+++ Information provided

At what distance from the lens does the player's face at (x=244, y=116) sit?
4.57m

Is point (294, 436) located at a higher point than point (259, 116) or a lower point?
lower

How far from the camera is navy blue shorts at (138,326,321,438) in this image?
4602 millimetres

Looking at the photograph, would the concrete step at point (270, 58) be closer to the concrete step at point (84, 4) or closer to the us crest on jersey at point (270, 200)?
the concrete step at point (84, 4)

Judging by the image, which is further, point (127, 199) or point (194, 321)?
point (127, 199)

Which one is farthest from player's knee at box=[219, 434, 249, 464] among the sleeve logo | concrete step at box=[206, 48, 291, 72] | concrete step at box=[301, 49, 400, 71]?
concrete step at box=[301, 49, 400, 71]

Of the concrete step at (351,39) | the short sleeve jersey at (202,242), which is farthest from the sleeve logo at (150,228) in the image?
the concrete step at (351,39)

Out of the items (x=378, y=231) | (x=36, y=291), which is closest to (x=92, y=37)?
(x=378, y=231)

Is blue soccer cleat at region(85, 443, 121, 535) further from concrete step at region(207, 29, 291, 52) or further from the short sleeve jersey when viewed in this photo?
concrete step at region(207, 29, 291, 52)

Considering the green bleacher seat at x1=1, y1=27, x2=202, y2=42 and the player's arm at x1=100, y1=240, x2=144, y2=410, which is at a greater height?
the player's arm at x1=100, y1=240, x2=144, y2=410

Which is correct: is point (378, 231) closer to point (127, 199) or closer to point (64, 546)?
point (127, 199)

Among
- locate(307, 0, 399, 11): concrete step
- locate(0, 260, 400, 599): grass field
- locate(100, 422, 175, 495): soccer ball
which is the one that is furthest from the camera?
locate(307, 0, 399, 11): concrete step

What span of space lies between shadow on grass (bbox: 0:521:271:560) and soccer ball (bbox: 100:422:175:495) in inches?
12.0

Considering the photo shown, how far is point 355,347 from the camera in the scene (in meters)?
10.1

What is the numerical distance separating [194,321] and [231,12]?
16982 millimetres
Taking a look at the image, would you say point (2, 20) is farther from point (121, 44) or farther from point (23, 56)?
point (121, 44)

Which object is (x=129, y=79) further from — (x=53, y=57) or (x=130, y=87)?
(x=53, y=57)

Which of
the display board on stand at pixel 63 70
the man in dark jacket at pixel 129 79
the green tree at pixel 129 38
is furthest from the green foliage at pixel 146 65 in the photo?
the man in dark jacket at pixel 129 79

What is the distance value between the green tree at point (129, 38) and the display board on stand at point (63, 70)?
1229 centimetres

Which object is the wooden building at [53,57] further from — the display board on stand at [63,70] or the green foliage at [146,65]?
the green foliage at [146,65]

++++++

# What the exercise asks
Every line of the records above needs to be given again exactly.

# Solution for this task
At what distance from the lens does the player's face at (x=244, y=116) sit?
4.57m

Is point (294, 436) located at a higher point than point (259, 116) or a lower point?
lower

How far from the camera is navy blue shorts at (138,326,321,438) in this image?
4602 millimetres

Looking at the photograph, would the concrete step at point (270, 58) be closer to the concrete step at point (84, 4) or closer to the us crest on jersey at point (270, 200)?
the concrete step at point (84, 4)

Judging by the image, which is further, point (127, 199) or point (194, 321)?
point (127, 199)

Which one is farthest from player's knee at box=[219, 434, 249, 464] among the sleeve logo | concrete step at box=[206, 48, 291, 72] | concrete step at box=[301, 49, 400, 71]?
concrete step at box=[301, 49, 400, 71]

Of the concrete step at (351,39) | the short sleeve jersey at (202,242), which is farthest from the sleeve logo at (150,228) in the image?
the concrete step at (351,39)

Out of the items (x=378, y=231) | (x=36, y=291), which is closest to (x=92, y=37)?
(x=378, y=231)

Is blue soccer cleat at region(85, 443, 121, 535) further from concrete step at region(207, 29, 291, 52) or further from the short sleeve jersey when viewed in this photo?
concrete step at region(207, 29, 291, 52)

Considering the green bleacher seat at x1=1, y1=27, x2=202, y2=42 and the player's arm at x1=100, y1=240, x2=144, y2=410, which is at a greater height?
the player's arm at x1=100, y1=240, x2=144, y2=410

Which is correct: is point (378, 231) closer to point (127, 199) or closer to point (64, 546)?
point (127, 199)

Among
- locate(307, 0, 399, 11): concrete step
- locate(0, 260, 400, 599): grass field
- locate(100, 422, 175, 495): soccer ball
which is the one that is furthest from the camera?
locate(307, 0, 399, 11): concrete step

What span of space lies between shadow on grass (bbox: 0:521:271:560) and soccer ball (bbox: 100:422:175:495) in inches?
12.0

Considering the photo shown, how far is point 355,347 from the camera in the scene (in meters)?
10.1

What is the numerical distance separating [194,321] and [231,12]?
16982 millimetres
Taking a look at the image, would you say point (2, 20) is farther from point (121, 44) or farther from point (23, 56)?
point (121, 44)

Which object is (x=129, y=79) further from — (x=53, y=57) or (x=130, y=87)?
(x=53, y=57)

Which of
the display board on stand at pixel 63 70
the man in dark jacket at pixel 129 79
the green tree at pixel 129 38
is furthest from the green foliage at pixel 146 65 in the photo?
the man in dark jacket at pixel 129 79

What is the distance value between the green tree at point (129, 38) and the display board on stand at point (63, 70)?
1229 centimetres

Which object is the wooden building at [53,57] further from — the display board on stand at [63,70] or the green foliage at [146,65]?
the green foliage at [146,65]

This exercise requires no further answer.